(THE PROBLEM): Could you copy the data below word for word, leaving out the images?

* Start PROVIDED RECORDS *

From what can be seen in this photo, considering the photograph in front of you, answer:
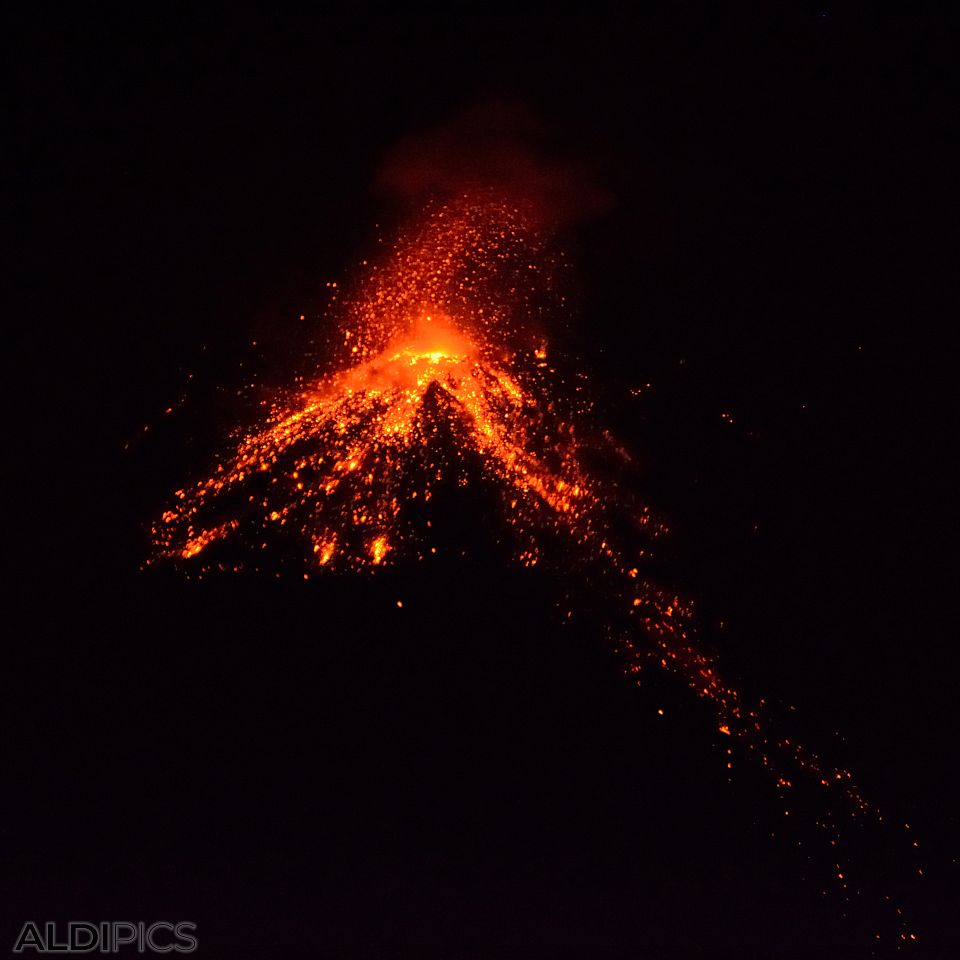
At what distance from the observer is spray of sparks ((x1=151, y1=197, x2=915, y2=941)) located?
4.85 ft

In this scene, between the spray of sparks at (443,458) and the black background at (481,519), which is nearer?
the black background at (481,519)

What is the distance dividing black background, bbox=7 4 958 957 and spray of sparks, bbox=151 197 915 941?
0.07 metres

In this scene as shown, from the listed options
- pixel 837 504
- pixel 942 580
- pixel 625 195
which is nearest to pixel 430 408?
pixel 625 195

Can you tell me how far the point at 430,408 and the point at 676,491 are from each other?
65 centimetres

* End PROVIDED RECORDS *

(REPLY TO THE TASK):
From what can be seen in this photo, considering the photograph in front of you, answer:
At what distance from the observer is spray of sparks ((x1=151, y1=197, x2=915, y2=941)) located?
4.85 ft

In this scene, between the spray of sparks at (443,458) and the black background at (481,519), which is nearer?
the black background at (481,519)

What is the distance dividing black background, bbox=7 4 958 957 and spray of sparks, bbox=151 197 915 941?
0.07 metres

In this scene as shown, from the listed options
- pixel 837 504
- pixel 942 580
- pixel 625 195
which is nearest to pixel 430 408?
pixel 625 195

Can you tell me how far the point at 430,408 and the point at 676,491 are from each other?
65 centimetres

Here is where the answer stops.